Exercise passage
---------------
THEATRE REVIEW:
KPBS
AIRDATE: October 17, 2003
Meet 'The Boys
Next Door.' Barry thinks he's a golf pro. Norman works at a donut shop and eats
most of the product. Arnold is sure he can escape all his worries if he moves
to Communist Russia. And Lucien is convinced that by carrying big old books,
he'll learn to sing the alphabet song. These 'Boys' are really grown men,
disabled roommates under the supervision of case worker Jack, who's getting
burned out. They're a handful, but they're also touching and comical, in Tom
Griffin's poignant play about the mental and emotional haves and have-nots.
Lamb's Players Theatre presented the local premiere of the play a dozen years
ago, and I never quite got it out of my mind. Now, the company has decided to
revisit the piece to entertain and inform a whole new generation. Even if the
message gets heavy-handed at times, it's well worth hearing. But for genes and
other accidents of fate, these guys could be you or me. They're not to be
shunned, ridiculed or taken advantage of, all of which happens in the play..
but treated with dignity, just as they try, in sometimes feeble ways, to
conduct their lives. Norman even has a girlfriend, Sheila, played with
stuffy-nosed sweetness by Deborah Gilmour-Smyth. It's that pairing, of Robert
and Deborah Smyth, that broke my heart the first time I saw the show. In one
scene, during a weekly dance, they get up and shuffle as best they can. Then
the lights dim, and they're transformed into the graceful waltzers they see
themselves as, or could be. It was a magical moment.
---------------
Stored data entries
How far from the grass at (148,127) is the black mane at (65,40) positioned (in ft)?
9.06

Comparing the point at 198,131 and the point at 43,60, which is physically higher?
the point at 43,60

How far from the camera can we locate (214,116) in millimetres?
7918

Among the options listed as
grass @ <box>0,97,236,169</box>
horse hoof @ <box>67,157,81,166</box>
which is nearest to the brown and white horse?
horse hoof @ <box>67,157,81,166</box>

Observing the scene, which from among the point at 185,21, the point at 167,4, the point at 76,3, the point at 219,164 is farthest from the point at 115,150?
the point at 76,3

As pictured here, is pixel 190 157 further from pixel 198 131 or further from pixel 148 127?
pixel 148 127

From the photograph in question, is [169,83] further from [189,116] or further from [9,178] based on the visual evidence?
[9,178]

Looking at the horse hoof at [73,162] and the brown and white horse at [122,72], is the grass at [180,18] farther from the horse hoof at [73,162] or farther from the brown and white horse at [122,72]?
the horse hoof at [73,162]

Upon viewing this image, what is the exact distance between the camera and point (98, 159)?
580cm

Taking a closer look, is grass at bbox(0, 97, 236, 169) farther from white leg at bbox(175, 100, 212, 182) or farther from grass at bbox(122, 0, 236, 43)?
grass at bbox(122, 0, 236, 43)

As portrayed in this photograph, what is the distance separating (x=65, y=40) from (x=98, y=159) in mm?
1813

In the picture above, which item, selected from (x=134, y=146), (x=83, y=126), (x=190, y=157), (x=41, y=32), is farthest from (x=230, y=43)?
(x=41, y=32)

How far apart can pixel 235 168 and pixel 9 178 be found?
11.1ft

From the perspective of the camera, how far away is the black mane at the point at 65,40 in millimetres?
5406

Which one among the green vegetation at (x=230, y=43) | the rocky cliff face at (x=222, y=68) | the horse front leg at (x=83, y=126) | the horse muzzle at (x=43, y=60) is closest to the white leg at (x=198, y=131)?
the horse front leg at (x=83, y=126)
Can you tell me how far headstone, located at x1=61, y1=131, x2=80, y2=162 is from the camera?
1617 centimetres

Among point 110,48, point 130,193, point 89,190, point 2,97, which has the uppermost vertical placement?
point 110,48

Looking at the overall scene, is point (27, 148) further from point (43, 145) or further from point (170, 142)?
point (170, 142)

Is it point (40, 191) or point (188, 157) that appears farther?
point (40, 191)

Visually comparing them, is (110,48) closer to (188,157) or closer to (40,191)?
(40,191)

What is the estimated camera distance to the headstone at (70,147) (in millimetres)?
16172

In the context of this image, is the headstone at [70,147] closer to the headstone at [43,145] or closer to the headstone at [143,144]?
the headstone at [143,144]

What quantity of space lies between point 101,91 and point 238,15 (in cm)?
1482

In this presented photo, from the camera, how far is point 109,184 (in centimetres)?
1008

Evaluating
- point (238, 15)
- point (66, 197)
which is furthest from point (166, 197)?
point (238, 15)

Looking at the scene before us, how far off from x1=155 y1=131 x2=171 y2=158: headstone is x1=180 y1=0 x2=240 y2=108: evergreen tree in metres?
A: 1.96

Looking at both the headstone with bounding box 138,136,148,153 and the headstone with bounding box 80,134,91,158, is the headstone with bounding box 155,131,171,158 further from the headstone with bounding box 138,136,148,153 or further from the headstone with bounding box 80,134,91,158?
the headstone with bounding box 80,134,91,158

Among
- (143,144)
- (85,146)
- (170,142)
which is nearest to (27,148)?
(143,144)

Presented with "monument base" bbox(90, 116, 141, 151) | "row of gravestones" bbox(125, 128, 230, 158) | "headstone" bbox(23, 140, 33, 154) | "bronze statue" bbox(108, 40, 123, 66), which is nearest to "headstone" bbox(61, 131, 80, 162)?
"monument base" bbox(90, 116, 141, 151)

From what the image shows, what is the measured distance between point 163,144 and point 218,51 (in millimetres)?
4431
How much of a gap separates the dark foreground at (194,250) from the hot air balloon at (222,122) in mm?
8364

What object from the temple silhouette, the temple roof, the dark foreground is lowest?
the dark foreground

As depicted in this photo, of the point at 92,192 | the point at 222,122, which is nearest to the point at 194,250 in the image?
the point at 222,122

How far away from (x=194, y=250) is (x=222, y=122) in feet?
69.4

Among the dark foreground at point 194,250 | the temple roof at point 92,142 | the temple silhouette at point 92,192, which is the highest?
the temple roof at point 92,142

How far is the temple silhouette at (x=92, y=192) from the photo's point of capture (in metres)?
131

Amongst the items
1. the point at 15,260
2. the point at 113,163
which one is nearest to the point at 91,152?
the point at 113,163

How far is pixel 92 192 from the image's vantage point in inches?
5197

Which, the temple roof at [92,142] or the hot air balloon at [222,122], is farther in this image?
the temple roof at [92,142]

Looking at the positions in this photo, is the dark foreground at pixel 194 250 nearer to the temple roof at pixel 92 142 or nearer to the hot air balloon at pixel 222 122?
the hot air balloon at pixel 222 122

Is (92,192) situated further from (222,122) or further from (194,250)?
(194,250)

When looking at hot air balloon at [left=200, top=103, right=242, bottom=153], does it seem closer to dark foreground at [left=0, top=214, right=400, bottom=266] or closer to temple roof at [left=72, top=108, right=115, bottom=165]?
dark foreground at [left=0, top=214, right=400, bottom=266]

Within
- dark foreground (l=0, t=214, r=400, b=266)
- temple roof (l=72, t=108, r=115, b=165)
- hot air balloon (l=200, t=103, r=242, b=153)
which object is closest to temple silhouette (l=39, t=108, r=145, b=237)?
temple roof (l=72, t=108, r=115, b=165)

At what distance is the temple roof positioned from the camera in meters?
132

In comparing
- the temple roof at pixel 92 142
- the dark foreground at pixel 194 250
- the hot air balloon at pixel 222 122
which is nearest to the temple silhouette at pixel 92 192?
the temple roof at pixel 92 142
---------------
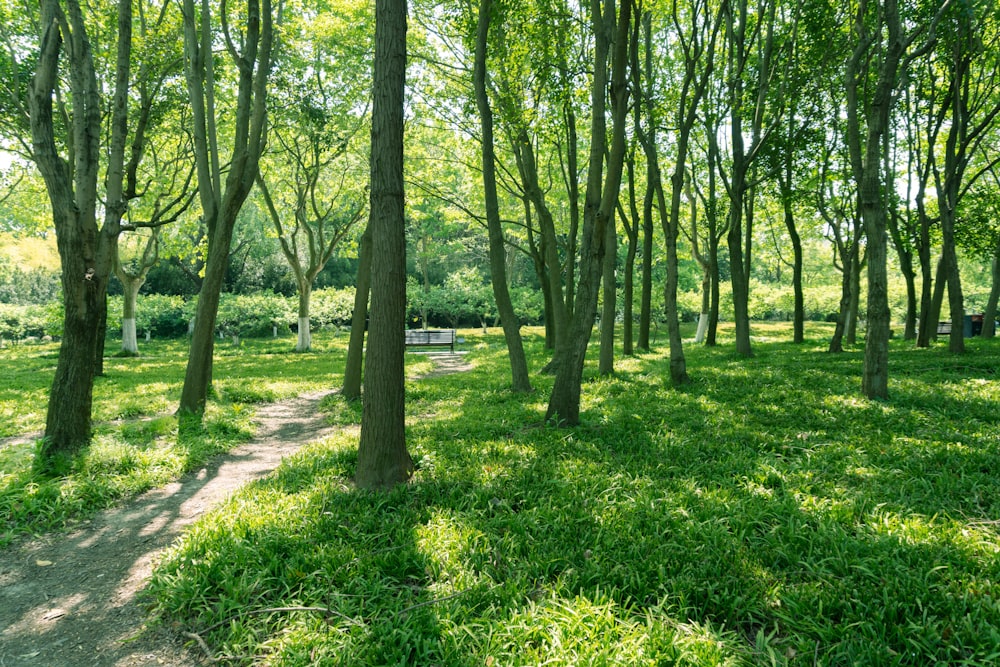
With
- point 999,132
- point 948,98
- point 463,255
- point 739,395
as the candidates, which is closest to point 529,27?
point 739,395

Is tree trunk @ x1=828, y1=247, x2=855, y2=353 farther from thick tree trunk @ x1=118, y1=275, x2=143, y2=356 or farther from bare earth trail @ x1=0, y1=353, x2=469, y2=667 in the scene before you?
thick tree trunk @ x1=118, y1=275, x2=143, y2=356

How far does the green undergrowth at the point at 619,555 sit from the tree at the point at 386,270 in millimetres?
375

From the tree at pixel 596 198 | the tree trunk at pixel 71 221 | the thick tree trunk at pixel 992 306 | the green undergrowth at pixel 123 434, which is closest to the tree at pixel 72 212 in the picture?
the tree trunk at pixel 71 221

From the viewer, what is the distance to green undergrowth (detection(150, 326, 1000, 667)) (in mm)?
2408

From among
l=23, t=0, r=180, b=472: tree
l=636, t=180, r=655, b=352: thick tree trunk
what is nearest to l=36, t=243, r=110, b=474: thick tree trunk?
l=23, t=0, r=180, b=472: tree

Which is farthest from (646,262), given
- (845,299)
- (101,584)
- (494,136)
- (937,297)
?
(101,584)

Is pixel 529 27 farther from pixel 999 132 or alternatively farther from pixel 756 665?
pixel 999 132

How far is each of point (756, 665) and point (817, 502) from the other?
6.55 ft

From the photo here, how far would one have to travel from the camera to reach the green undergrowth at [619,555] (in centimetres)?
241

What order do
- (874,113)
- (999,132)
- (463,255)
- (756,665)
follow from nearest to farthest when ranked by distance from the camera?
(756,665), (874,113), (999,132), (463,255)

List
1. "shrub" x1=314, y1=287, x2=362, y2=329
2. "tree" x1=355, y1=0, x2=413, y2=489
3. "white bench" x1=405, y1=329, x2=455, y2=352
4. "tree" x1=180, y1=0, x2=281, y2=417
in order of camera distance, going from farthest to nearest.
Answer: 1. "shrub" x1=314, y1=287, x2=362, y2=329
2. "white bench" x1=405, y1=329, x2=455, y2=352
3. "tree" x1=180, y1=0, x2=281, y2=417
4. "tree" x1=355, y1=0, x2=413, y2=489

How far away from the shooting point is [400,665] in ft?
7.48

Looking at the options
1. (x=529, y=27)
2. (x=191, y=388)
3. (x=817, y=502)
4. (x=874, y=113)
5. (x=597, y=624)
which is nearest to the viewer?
---------------
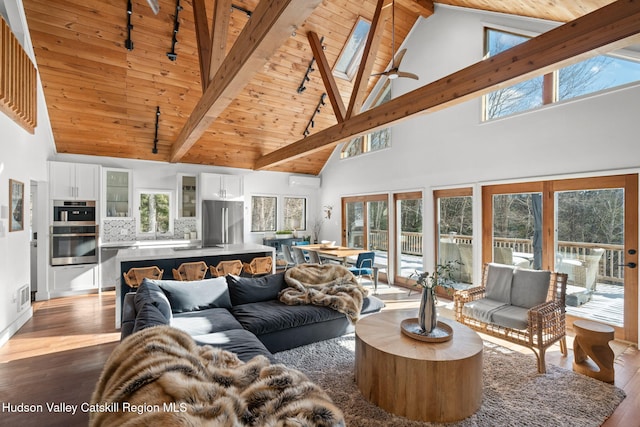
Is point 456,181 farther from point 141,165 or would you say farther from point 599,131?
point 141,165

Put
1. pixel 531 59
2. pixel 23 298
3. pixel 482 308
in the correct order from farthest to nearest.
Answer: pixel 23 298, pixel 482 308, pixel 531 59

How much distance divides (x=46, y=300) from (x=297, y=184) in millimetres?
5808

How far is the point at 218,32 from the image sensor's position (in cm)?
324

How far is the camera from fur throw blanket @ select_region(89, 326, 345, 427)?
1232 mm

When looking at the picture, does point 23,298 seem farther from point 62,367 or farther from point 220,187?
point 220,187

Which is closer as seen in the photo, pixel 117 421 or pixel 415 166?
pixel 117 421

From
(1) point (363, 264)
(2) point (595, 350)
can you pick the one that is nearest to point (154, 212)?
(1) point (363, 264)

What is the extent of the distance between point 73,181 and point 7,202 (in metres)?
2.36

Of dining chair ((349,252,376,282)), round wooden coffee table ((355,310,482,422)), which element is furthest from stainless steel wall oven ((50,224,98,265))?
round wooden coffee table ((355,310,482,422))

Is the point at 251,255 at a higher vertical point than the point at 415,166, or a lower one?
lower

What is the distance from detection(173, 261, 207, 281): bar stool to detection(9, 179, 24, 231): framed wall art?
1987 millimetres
---------------
Exercise
In the play review, copy the passage from "but treated with" to "a magical moment." word for word.

Your solution
but treated with dignity, just as they try, in sometimes feeble ways, to
conduct their lives. Norman even has a girlfriend, Sheila, played with
stuffy-nosed sweetness by Deborah Gilmour-Smyth. It's that pairing, of Robert
and Deborah Smyth, that broke my heart the first time I saw the show. In one
scene, during a weekly dance, they get up and shuffle as best they can. Then
the lights dim, and they're transformed into the graceful waltzers they see
themselves as, or could be. It was a magical moment.